GIVEN TEXT -
━━━━━━━━━━━━━━━━
On Fri, Jun 21, 2002 at 05:17:35PM -0400, Greg A. Woods wrote:
> Yes, I agree with this, assuming you're talking about an increment to
> the currently available release that puts you up ahead to some mythical
> future vapour-ware.  The ability to reliably restore consistency in such
> a backup copy of the files not only depends on write-ahead-logging
> support, but also on properly functioning REDO _and_ UNDO functions.

It should only require REDO.
No changes are made to the actual database-files until the transaction
is commited, written to the WAL and fsynced. At this point there is no
longer a need for UNDO.

> I.e. PostgreSQL releases up to, and including, 7.2.1 do not provide a
> way to guarantee a database is always recoverable to a consistent state.
> Current releases do not have a built-in way to remove changes already
> made to data pages by uncomitted transactions.

But it doesn't do changes to the data-pages until the transaction is
commited.

If it had; your database would have been toast if you lost power. (or at
least not correct)
━━━━━━━━━━━━━━━━
Stored records -
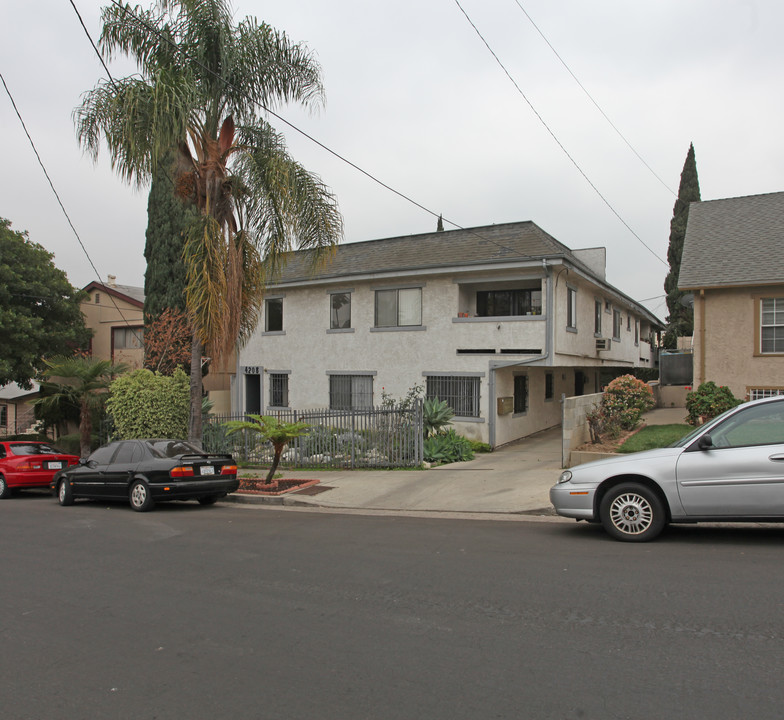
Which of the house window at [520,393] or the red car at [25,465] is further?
the house window at [520,393]

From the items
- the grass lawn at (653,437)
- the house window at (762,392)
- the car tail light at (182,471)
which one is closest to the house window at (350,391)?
the grass lawn at (653,437)

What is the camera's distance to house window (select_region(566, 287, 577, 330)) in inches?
751

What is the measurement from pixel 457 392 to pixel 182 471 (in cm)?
956

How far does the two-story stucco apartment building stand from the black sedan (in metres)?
6.65

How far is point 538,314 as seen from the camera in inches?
733

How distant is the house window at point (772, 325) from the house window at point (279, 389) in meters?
14.8

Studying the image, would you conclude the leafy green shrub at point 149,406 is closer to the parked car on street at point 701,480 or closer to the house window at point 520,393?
the house window at point 520,393

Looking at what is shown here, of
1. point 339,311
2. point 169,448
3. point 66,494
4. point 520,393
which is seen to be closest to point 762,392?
point 520,393

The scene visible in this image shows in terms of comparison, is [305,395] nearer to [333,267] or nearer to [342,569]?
[333,267]

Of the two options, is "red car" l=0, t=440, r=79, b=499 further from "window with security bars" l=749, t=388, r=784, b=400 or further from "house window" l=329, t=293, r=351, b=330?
"window with security bars" l=749, t=388, r=784, b=400

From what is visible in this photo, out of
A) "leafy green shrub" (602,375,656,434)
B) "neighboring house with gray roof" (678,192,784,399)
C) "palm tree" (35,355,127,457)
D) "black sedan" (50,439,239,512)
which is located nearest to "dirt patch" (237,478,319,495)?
"black sedan" (50,439,239,512)

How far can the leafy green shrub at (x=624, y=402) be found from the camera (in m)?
14.3

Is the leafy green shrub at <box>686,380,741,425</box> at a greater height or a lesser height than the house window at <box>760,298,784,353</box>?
lesser

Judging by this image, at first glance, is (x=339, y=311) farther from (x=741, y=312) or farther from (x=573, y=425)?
(x=741, y=312)
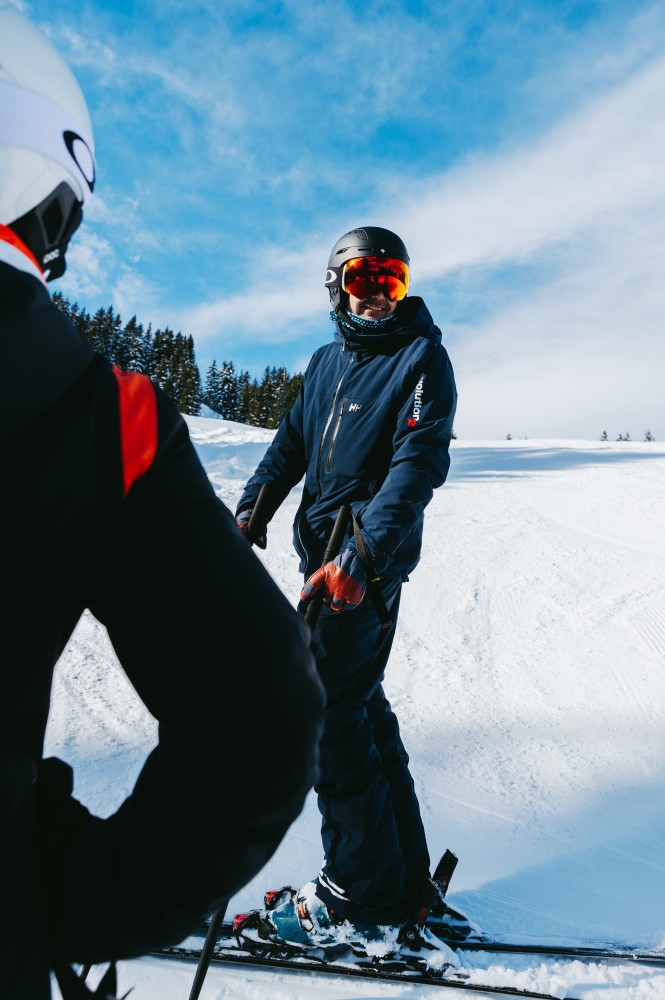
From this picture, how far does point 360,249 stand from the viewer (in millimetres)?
2639

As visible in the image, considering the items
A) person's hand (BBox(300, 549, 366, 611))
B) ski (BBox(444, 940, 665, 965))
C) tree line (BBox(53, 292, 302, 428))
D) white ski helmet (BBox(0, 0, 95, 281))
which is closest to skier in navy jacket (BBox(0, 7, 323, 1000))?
white ski helmet (BBox(0, 0, 95, 281))

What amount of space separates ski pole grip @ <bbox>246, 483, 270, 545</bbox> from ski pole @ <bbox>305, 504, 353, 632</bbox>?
47cm

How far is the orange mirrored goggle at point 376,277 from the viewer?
2564mm

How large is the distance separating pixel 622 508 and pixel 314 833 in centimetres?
701

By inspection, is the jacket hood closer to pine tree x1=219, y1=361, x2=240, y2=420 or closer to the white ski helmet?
the white ski helmet

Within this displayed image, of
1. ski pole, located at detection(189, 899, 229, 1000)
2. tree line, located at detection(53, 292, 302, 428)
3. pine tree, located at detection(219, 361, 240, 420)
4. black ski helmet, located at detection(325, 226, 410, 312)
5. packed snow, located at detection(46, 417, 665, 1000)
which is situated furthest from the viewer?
pine tree, located at detection(219, 361, 240, 420)

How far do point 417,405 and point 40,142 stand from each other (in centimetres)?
155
━━━━━━━━━━━━━━━━
OBJECTIVE - Quote the PostgreSQL message verbatim, beginning at the words "It should only" and stopping after "a consistent state.". The rows bear no relation to the PostgreSQL message.

FINISHED ANSWER -
It should only require REDO.
No changes are made to the actual database-files until the transaction
is commited, written to the WAL and fsynced. At this point there is no
longer a need for UNDO.

> I.e. PostgreSQL releases up to, and including, 7.2.1 do not provide a
> way to guarantee a database is always recoverable to a consistent state.